I just did something very simple. I compare the weighted means obtained by doing the remapping in on the comandline:
cdo -fldmean -remap,r360x181,/p/project/chhb19/streffing1/input/fesom2/core2/weights_unstr_2_r360x181.nc -setgrid,/p/project/chhb19/streffing1/input/fesom2/core2/CORE2_finaltopo_mean.nc temp.fesom.2529.nc mean_r.nc
This has been done many times before and should be correct. It's how pretty much everyone outside of AWI interacts with our CMIP6 data.
ref:
18.04495, 18.00588, 17.91361, 17.72901, 17.13011, 16.64934, 16.17914,
15.7021, 15.24253, 14.79266, 14.35469, 13.84698, 13.16811, 12.40058,
11.61622, 10.70362, 9.77756, 8.897744, 8.014826, 7.127129, 6.280107,
5.517725, 4.84025, 4.221054, 3.692365, 3.254751, 2.893169, 2.573417,
2.284294, 2.006962, 1.77064, 1.587326, 1.403883, 1.256975, 1.112448,
0.9726256, 0.8304332, 0.6868073, 0.5523372, 0.4392726, 0.3366812,
0.2569414, 0.1847863, 0.118271, 0.06208421, 0.01906666, 0 ;
spinup:
18.06586, 18.02323, 17.80249, 17.3741, 16.57906, 15.97272, 15.43916,
14.97799, 14.57467, 14.2087, 13.86576, 13.45534, 12.90181, 12.2354,
11.49265, 10.70324, 9.986268, 9.33423, 8.671644, 7.963169, 7.200276,
6.39399, 5.592293, 4.830609, 4.141301, 3.561179, 3.115272, 2.797192,
2.561603, 2.375604, 2.216084, 2.074118, 1.949526, 1.831839, 1.711576,
1.575909, 1.426566, 1.254321, 1.080849, 0.9068438, 0.7272307, 0.5562534,
0.3982435, 0.2434489, 0.1230387, 0.03524522, 0 ;
I can then use aux3d.out and get the depth levels for each of these layers. I'll be looking at the layer where these two plots have the largest difference, which is the 5400m depth level. the left plot has it at ~1° warm bias, the right plot at ~0.1°. 5400m is level number 4 from the bottom:
-4650.0
-4900.0
-5150.0
-5400.0
-5650.0
-6000.0
-6250.0
Delta T = 0.2434489 - 0.118271 = 0,1251779
This at least confirms that the phython cdo interface behaves like the comandline cdo does, and it's not some kinda of error I made in my python script. The only question left is whether the weights are correct. Maybe you can quickly check my genycon command, but I don't see how that could be wrong:
cdo genycon,r360x181 -setgrid,/p/project/chhb19/streffing1/input/fesom2/core2/CORE2_finaltopo_mean.nc sst.fesom.1850.nc weights_unstr_2_r360x181.nc
Well, the easy way to check the bias at 5000 (rather 4000) is to plot spatial distribution maps of biases, and on my plots it's pretty large. I would be happy if you find a mistake though :)

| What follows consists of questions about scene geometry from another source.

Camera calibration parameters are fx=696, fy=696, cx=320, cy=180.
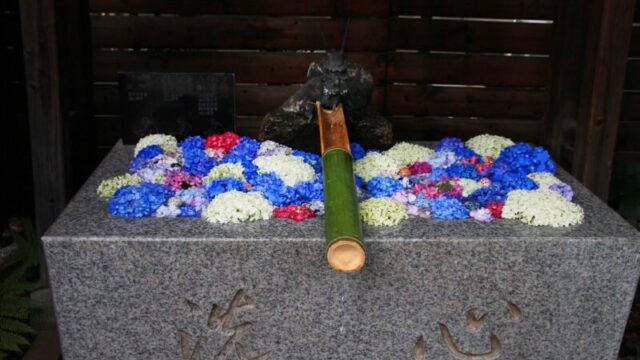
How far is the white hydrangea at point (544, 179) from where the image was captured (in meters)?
3.43

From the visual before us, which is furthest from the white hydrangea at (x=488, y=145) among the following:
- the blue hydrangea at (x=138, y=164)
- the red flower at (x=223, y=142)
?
the blue hydrangea at (x=138, y=164)

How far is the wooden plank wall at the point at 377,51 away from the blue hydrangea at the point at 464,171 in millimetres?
2160

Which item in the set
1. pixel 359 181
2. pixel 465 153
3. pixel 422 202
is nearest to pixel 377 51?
pixel 465 153

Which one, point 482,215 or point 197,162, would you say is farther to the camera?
point 197,162

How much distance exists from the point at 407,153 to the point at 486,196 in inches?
26.6

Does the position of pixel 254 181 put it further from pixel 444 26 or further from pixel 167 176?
pixel 444 26

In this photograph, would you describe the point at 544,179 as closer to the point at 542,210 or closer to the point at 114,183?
the point at 542,210

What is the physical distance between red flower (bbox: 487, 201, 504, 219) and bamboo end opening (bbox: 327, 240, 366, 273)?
843 millimetres

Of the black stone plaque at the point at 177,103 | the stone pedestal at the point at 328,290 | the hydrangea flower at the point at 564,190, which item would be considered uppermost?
the black stone plaque at the point at 177,103

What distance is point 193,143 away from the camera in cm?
380

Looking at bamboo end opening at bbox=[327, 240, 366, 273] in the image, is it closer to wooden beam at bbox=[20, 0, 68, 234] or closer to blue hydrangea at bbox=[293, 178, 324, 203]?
blue hydrangea at bbox=[293, 178, 324, 203]

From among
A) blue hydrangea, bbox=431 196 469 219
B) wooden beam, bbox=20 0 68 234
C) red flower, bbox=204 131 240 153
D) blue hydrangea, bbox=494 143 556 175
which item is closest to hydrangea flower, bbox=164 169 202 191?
red flower, bbox=204 131 240 153

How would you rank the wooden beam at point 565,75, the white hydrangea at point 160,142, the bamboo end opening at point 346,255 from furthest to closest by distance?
the wooden beam at point 565,75, the white hydrangea at point 160,142, the bamboo end opening at point 346,255

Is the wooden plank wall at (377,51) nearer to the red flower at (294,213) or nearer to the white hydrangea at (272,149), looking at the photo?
Result: the white hydrangea at (272,149)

Maybe all the empty cells that are cut off by topology at depth get factored by as zeros for the fld mean? In that case it might be a question of not having set misvals correctly.
I solved the remaining issue by adding: -setctomiss,0
to the cdo command chain. I will suggest to change the default FESOM2 missval.

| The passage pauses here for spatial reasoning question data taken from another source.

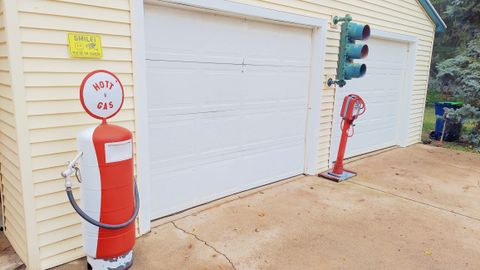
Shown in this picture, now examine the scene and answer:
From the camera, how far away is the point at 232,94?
3998 millimetres

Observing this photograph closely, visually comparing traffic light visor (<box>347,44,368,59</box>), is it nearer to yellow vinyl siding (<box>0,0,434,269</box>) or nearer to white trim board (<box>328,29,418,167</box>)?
white trim board (<box>328,29,418,167</box>)

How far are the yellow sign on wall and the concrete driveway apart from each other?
1.65 m

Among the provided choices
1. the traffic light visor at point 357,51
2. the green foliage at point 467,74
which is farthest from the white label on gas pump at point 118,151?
the green foliage at point 467,74

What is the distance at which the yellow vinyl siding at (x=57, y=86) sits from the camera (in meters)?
2.41

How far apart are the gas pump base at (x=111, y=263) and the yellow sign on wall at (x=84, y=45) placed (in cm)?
153

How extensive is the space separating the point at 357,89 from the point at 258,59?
255 cm

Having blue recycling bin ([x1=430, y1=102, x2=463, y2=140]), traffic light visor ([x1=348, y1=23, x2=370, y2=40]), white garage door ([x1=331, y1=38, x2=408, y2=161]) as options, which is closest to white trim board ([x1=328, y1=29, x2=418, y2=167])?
white garage door ([x1=331, y1=38, x2=408, y2=161])

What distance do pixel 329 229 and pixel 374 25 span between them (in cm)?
383

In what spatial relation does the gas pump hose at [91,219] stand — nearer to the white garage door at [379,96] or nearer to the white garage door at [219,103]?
the white garage door at [219,103]

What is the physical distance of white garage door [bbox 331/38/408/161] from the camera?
238 inches

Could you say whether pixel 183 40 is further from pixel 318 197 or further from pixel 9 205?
pixel 318 197

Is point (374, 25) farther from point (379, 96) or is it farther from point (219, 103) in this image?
point (219, 103)

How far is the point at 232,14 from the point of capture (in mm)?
3750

The cdo based plots now look nearly identical. The time to load increased from 316.6s to 338.1s. Still much faster than the 1066.9s we got with xarray.
I will work on making this template merge ready tomorrow.
Thanks for sending me the link to this Jan. I will look hopefully tomorrow. Dask-friendliess is on my list anyway.
I recently ran a set of fairly comprehensive set of diagnostics for a 700 year long CORE2 mesh run. It took quite a few hours to complete:
Most of the time is spend loading data. When we are creating global diagnostics and then local ones afterwards we read the temp and salt data in multiple times. We also read in the same data for
hovm_difference_clim
as we do for theocean_integrals_difference
. Reading 700 years of a 3D CORE2 field once takes about 20 minutes. Thats 22.4 GB loading with 18.6 MB/s.